Dataset entries

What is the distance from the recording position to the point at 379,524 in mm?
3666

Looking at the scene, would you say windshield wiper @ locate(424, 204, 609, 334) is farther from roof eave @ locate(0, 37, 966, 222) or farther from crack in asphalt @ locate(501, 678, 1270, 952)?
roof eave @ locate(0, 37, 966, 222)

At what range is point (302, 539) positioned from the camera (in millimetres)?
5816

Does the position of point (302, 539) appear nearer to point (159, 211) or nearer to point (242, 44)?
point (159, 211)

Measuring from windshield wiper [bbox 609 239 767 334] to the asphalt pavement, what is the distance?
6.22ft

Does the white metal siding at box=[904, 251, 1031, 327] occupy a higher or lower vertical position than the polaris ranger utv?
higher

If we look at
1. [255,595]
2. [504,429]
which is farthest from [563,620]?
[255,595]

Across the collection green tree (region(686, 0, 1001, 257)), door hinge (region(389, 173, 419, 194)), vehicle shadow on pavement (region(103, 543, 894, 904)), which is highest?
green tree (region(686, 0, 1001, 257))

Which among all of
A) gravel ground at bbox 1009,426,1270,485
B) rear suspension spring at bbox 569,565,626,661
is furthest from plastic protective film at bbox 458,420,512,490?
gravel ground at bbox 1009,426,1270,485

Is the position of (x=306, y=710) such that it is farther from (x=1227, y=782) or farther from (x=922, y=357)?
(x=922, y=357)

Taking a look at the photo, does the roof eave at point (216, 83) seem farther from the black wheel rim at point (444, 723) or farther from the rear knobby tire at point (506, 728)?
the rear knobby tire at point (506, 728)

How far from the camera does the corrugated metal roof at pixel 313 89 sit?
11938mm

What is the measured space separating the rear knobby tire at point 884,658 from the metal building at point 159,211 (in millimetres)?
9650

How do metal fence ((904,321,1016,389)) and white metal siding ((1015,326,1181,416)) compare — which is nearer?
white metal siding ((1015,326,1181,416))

#### Set exercise
Reproduce the material verbatim from the line containing "What is the measured" through the end of the material, with both ends included.

#### Solution for this problem
What is the measured space separating the rear knobby tire at point 884,658 from the metal building at point 159,211 (in millimetres)?
9650

How do metal fence ((904,321,1016,389)) and white metal siding ((1015,326,1181,416)) compare — which is nearer?
white metal siding ((1015,326,1181,416))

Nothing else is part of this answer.